—Me fui del colegio antes de cursar esa asignatura. Sus palabras causaron en Margaret un efecto muy sorprendente: enrojeció de vergüenza.
—Lo siento muchísimo —dijo—. He sido muy grosera.
Esta vez le tocó a Harry sorprenderse. Mucha gente de la alta sociedad parecía considerar un deber presumir de su educación. Se alegró de que Margaret fuera más considerada que los demás miembros de su clase.
—Perdonada —dijo, sonriendo.
—Sé muy bien cómo se siente, porque yo tampoco he tenido una educación adecuada —explicó la joven.
—¿A pesar de su dinero? —preguntó Harry, incrédulo. Ella asintió con la cabeza.
—Nunca fuimos al colegio.
Harry se quedó estupefacto.

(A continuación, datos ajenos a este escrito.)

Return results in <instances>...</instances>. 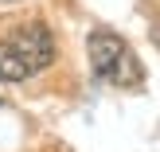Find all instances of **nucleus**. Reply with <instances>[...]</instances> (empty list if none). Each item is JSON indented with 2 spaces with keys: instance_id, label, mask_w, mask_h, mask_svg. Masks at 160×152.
Segmentation results:
<instances>
[{
  "instance_id": "obj_1",
  "label": "nucleus",
  "mask_w": 160,
  "mask_h": 152,
  "mask_svg": "<svg viewBox=\"0 0 160 152\" xmlns=\"http://www.w3.org/2000/svg\"><path fill=\"white\" fill-rule=\"evenodd\" d=\"M51 59H55V35L43 23L20 27L0 39V78L4 82H28V78L43 74Z\"/></svg>"
},
{
  "instance_id": "obj_2",
  "label": "nucleus",
  "mask_w": 160,
  "mask_h": 152,
  "mask_svg": "<svg viewBox=\"0 0 160 152\" xmlns=\"http://www.w3.org/2000/svg\"><path fill=\"white\" fill-rule=\"evenodd\" d=\"M86 55H90L94 74H98L102 82L117 86V90H133V86H141V78H145L141 59L133 55V47L125 43L117 31H90Z\"/></svg>"
},
{
  "instance_id": "obj_3",
  "label": "nucleus",
  "mask_w": 160,
  "mask_h": 152,
  "mask_svg": "<svg viewBox=\"0 0 160 152\" xmlns=\"http://www.w3.org/2000/svg\"><path fill=\"white\" fill-rule=\"evenodd\" d=\"M152 43H156V47H160V20H156V23H152Z\"/></svg>"
}]
</instances>
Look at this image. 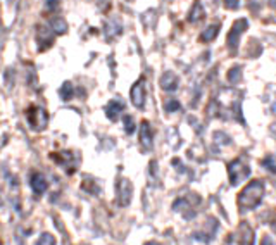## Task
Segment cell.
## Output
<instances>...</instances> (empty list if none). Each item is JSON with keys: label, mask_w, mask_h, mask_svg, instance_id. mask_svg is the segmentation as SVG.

Los londinenses respetables de la clase obrera consideraban vergonzoso no enviar a sus hijos al colegio; era casi tan malo como ser incordiado por la policía o expulsado por los caseros. La mayoría de los niños se quedaban en casa el día que llevaban a reparar sus botas al zapatero, porque no tenían otro par de repuesto; su madre sufría mucho por este motivo…
—Pero los niños deben ir al colegio… ¡Lo exige la ley! —dijo Harry.
—Teníamos aquellas estúpidas institutrices. Por eso no puedo ir a la universidad. No cumplo los requisitos necesarios. —Parecía triste—. Creo que me habría gustado la universidad.
—Es increíble. Pensaba que los ricos podían hacer lo que les daba la gana.
—Gracias a mi padre, no es mi caso.
—¿Y el chico? —Harry señaló a Percy.
—Oh, él va a Eton, por supuesto —dijo con amargura—. Con los chicos es diferente.
Harry reflexionó unos momentos.
—Eso quiere decir que usted disiente de su padre en otros temas. ¿En política, tal vez?
—Claro que disiento —respondió Margaret con pasión—. Soy socialista.
Esa podía ser la llave de su afecto, pensó Harry.
—Yo era del partido Comunista —dijo. Era verdad: se había afiliado a los dieciséis años y lo abandonó tres semanas después. Aguardó su reacción para decidir el alcance de sus confidencias.
La joven se animó de inmediato.
—¿Por qué lo dejó?
La verdad era que las reuniones políticas le aburrían sobremanera, pero sería un error decirlo.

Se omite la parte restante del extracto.